* TASK BRIEF: Copy the text about the Spanish arrival in Cusco and the Qorikancha temple word for word, in full.

* PASSAGE SHOWN:
┄┄┄┄┄┄

The Spanish arrived in Cusco back in 1531. And they just couldn’t believe their eyes.
When Pizarro and his men arrived in the Inca capital, they saw a splendid city with palaces, halls, and temples made using huge stones fit together without mortar. Most incredible of all were the temples decorated with gold and precious jewels.
Qorikancha “House of the Sun”
Qorikancha was the biggest temple they found. Dedicated to the Inca sun god, named Inti. Everything inside; doorways, walls were covered with gold, both inside and out. There was a building containing a huge statue of Inti the god sun, made of solid gold and covered with precious stones. But the garden, that was a dream: Clods, maize, stalks, leaves, and cobs all out of gold. But they had as many as twenty llamas and their lambs, and the shepherds with their slings and crooks to watch them, all were made out of gold too.
If you want to know more about The amazing Qorikancha there is a City Tour in Cusco that let you be so knowledgeable about it.
But shortly after they were out of astonishment, They asked themselves: How the Incas were able to organize and keep running such vast land and 12 million people without writing, money or wheel? Of course, they didn’t know that at the time, but they learned it later.
the answer lies in:
A little bit of luck and adaptation together.
Although the Andes create extreme weather conditions and make transportation difficult; they have hidden advantages that Andean people learned to exploit.

┄┄┄┄┄┄

* EXTRACTED RECORDS:
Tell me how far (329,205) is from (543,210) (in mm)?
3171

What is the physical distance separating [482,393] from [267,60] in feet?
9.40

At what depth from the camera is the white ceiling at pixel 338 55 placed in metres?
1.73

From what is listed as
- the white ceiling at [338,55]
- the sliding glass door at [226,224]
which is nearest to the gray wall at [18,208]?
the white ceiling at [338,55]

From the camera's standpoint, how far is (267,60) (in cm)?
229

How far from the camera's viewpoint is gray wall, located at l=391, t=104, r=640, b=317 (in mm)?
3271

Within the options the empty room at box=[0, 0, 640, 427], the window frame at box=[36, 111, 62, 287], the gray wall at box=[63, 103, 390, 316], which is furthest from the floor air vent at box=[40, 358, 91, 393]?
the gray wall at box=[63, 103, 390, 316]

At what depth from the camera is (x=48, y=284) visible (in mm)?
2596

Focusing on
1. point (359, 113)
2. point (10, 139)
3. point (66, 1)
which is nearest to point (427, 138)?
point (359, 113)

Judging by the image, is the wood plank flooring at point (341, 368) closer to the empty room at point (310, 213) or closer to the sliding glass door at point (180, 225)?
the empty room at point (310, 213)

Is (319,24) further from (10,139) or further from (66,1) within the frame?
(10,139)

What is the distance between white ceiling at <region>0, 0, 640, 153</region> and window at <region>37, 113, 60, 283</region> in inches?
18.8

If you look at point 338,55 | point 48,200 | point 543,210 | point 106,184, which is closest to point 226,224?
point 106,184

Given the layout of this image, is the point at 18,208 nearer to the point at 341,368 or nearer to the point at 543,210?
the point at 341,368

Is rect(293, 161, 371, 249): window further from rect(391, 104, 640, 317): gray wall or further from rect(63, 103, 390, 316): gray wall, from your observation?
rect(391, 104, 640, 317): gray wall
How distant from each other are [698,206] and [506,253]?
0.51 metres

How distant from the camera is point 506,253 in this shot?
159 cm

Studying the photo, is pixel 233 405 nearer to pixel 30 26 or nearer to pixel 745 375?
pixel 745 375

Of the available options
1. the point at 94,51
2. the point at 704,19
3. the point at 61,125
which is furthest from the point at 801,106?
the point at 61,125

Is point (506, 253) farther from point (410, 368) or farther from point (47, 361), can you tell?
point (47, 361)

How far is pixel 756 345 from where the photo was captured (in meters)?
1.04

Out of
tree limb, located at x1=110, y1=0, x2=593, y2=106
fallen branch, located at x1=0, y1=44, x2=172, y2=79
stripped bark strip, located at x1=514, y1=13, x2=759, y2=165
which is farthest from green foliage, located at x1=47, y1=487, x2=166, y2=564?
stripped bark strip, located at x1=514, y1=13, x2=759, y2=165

┄┄┄┄┄┄

* CORRECT RESULT:
The Spanish arrived in Cusco back in 1531. And they just couldn’t believe their eyes.
When Pizarro and his men arrived in the Inca capital, they saw a splendid city with palaces, halls, and temples made using huge stones fit together without mortar. Most incredible of all were the temples decorated with gold and precious jewels.
Qorikancha “House of the Sun”
Qorikancha was the biggest temple they found. Dedicated to the Inca sun god, named Inti. Everything inside; doorways, walls were covered with gold, both inside and out. There was a building containing a huge statue of Inti the god sun, made of solid gold and covered with precious stones. But the garden, that was a dream: Clods, maize, stalks, leaves, and cobs all out of gold. But they had as many as twenty llamas and their lambs, and the shepherds with their slings and crooks to watch them, all were made out of gold too.
If you want to know more about The amazing Qorikancha there is a City Tour in Cusco that let you be so knowledgeable about it.
But shortly after they were out of astonishment, They asked themselves: How the Incas were able to organize and keep running such vast land and 12 million people without writing, money or wheel? Of course, they didn’t know that at the time, but they learned it later.
the answer lies in:
A little bit of luck and adaptation together.
Although the Andes create extreme weather conditions and make transportation difficult; they have hidden advantages that Andean people learned to exploit.